▸ **Text section**
As Congress considers options to repeal and replace the Affordable Care Act (ACA), it will need to confront how the federal budget scoring process can affect the fate of legislation. The Congressional Budget Office (CBO) is required to produce a “score,” or budget estimate, for most bills approved by a full committee in both the House of Representatives and the Senate. Each score represents CBO’s best estimate of the 10-year impact of legislation on the federal deficit. Bills scored as deficit-increasing may be difficult to pass given certain statutory and procedural rules intended to prevent new legislation from increasing the federal deficit.
Under the plans currently being discussed, repeal of the ACA’s coverage expansions may be delayed for two to three years to avoid immediately ending coverage for the 20 million people who became newly insured through the ACA.1 Another rationale for the potential delay is to allow Congress time to coalesce around a single replacement policy. Yet the repeal-and-delay approach could also set up a budgetary cliff by taking credit for the savings and leaving the costs of any replacement for future legislation.
CBO evaluates legislation relative to a baseline that reflects existing law. Under a repeal-and-delay approach, Congress would partially repeal the ACA in 2017 using budget reconciliation, a process that allows expedited consideration of legislation that affects the federal deficit. To do so, the House and the Senate would need to pass a budget resolution requiring Congress to reconcile the budget to achieve specific changes to revenues or spending. (So far, the Senate has passed such a resolution.) Congress could then repeal provisions of the ACA that directly affect the federal budget, including federal funding for Medicaid expansion and marketplace tax credits, with a simple majority of votes, avoiding the potential of a filibuster in the Senate.
With this approach, lawmakers would be able to act quickly and decisively on a key promise made by president-elect Donald Trump, namely to repeal the ACA within the first 100 days after taking office. But disagreement among lawmakers about appropriate replacements for the ACA could cause disruption for insurers and health care providers, who would face uncertain regulatory and marketplace environments.
Moreover, the repeal-and-delay approach could make it difficult for any replacement legislation to be budget neutral. In a score of a previous partial repeal bill, H.R. 3762, CBO projected that repealing the coverage provisions in the ACA would reduce federal spending by $1.4 trillion between 2016 and 2025. Once repealed, the savings associated with eliminating the ACA’s coverage expansions would be part of current law and hence the baseline budget. This means that a future replacement bill could be scored as deficit-increasing, even if it cost less than $1.4 trillion.

▸ **Stored records**
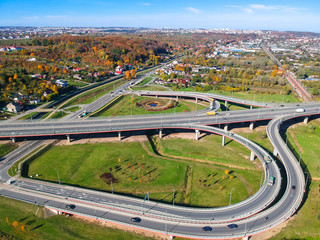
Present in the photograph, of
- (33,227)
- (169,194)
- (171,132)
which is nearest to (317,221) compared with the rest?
(169,194)

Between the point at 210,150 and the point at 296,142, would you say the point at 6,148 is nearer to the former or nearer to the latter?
the point at 210,150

▸ **Problems and tasks**
1 > In the ACA budget-scoring passage, by how much did CBO project that repealing the ACA's coverage provisions would reduce federal spending between 2016 and 2025?
2 > Copy everything in the ACA budget-scoring passage from "Under the plans" down to "for future legislation.".
3 > Summarize the ACA budget-scoring passage in two sentences.
This data is separate material, apart from the ACA budget-scoring passage.

▸ **Answers for each item**
1 > $1.4 trillion

2 >
Under the plans currently being discussed, repeal of the ACA’s coverage expansions may be delayed for two to three years to avoid immediately ending coverage for the 20 million people who became newly insured through the ACA.1 Another rationale for the potential delay is to allow Congress time to coalesce around a single replacement policy. Yet the repeal-and-delay approach could also set up a budgetary cliff by taking credit for the savings and leaving the costs of any replacement for future legislation.

3 > CBO scores most bills approved by a full committee in both chambers by estimating their 10-year impact on the federal deficit, and bills scored as deficit-increasing may be difficult to pass. Under a repeal-and-delay approach using budget reconciliation, the savings from repealing the ACA's coverage expansions would become part of the baseline, so a future replacement bill could be scored as deficit-increasing even if it cost less than $1.4 trillion.